WHAT THE TASK REQUIRES → Copy the part of the listing below that runs from the line containing "this 640×360 image." through the line containing "fire damaged land [302, 92, 640, 358]", including both of those lines and nothing more.

DATA SECTION →
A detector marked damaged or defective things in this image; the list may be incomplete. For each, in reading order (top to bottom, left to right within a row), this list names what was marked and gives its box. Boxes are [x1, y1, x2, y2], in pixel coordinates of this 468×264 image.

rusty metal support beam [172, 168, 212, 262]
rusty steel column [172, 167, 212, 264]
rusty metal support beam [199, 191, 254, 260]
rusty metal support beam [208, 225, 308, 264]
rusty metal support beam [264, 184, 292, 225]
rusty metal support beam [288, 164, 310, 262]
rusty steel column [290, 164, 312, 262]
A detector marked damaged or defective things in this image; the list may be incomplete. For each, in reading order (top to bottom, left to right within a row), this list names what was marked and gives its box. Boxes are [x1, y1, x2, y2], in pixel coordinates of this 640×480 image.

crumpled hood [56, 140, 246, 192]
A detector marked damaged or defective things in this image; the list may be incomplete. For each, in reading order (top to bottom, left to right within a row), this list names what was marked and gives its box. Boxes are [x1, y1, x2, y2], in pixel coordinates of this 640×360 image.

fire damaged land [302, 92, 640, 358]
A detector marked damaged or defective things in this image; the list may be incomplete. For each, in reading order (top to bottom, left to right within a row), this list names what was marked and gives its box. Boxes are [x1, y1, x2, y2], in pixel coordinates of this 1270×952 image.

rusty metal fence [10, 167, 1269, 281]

==

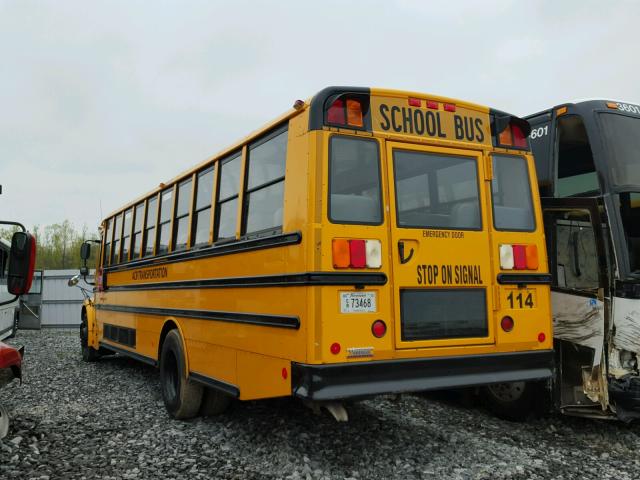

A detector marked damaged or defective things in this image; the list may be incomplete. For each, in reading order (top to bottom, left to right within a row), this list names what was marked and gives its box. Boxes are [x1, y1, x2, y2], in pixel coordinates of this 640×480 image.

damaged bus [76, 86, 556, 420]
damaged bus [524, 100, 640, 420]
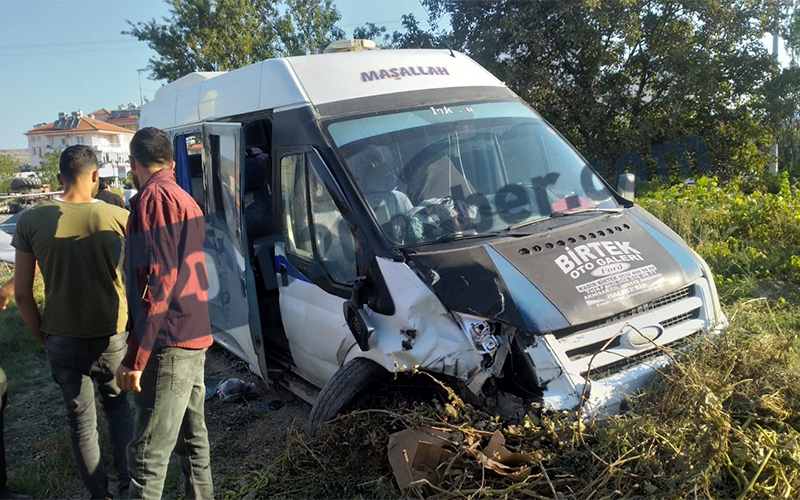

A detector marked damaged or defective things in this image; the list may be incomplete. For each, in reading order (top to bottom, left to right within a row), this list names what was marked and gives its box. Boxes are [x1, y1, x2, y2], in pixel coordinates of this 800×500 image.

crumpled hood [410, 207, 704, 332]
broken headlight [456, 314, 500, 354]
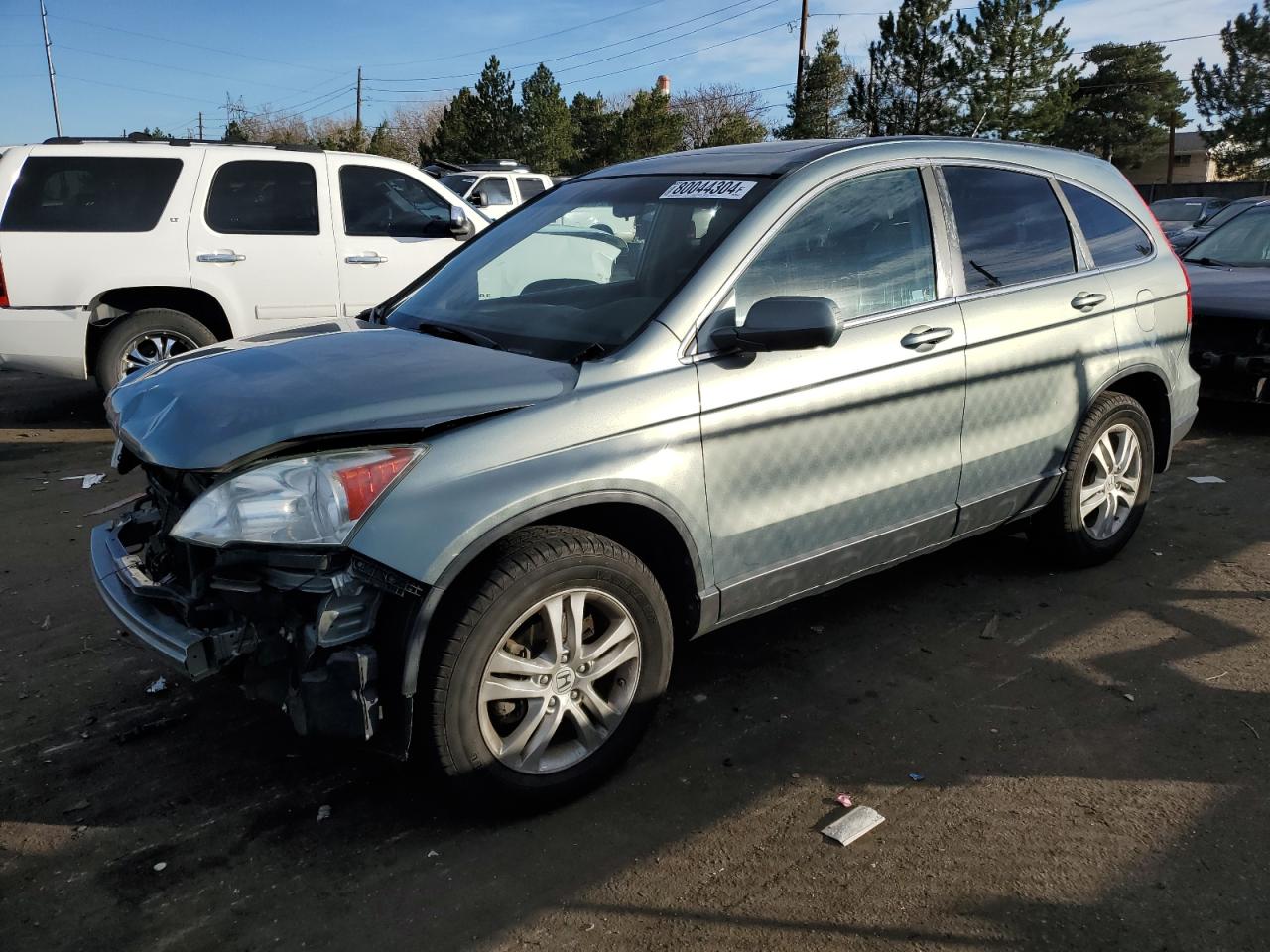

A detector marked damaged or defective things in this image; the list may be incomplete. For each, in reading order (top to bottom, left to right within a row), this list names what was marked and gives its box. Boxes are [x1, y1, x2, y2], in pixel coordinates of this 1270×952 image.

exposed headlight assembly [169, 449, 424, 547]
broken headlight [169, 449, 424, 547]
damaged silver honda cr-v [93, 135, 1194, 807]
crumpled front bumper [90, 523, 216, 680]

...

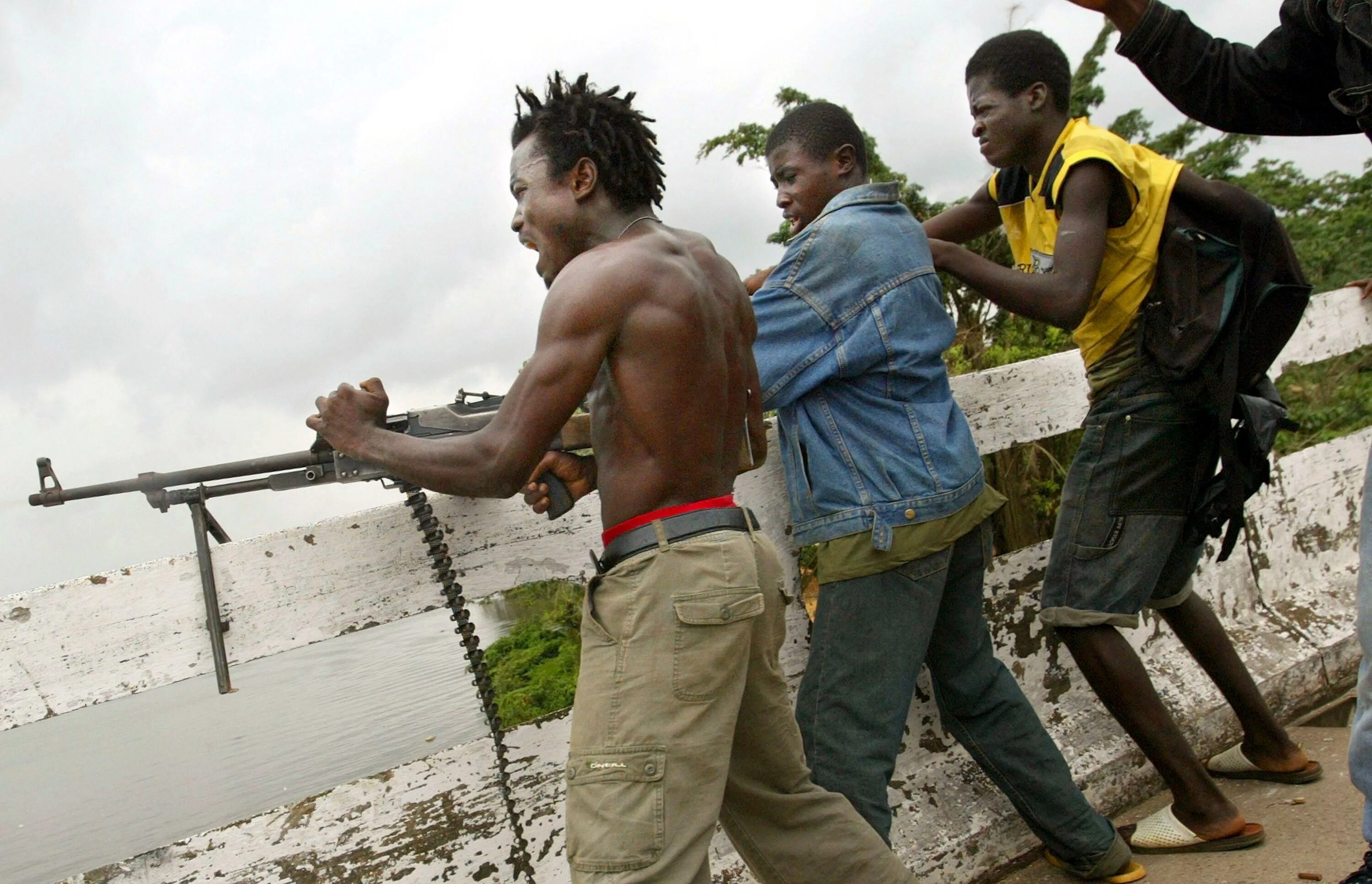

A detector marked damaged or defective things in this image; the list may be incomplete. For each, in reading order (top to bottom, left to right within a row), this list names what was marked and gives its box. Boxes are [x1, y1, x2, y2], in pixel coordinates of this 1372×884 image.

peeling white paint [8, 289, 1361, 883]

WORKED SOLUTION →
A detector marked damaged or defective things in this image; the list may be incomplete. For each, in reading order (top to bottom, left to right within a row), this list names what was marked and gives its box. Boxes are [x1, y1, x2, y2], in pixel coordinates of this 640×360 image.

fire damaged land [302, 92, 640, 358]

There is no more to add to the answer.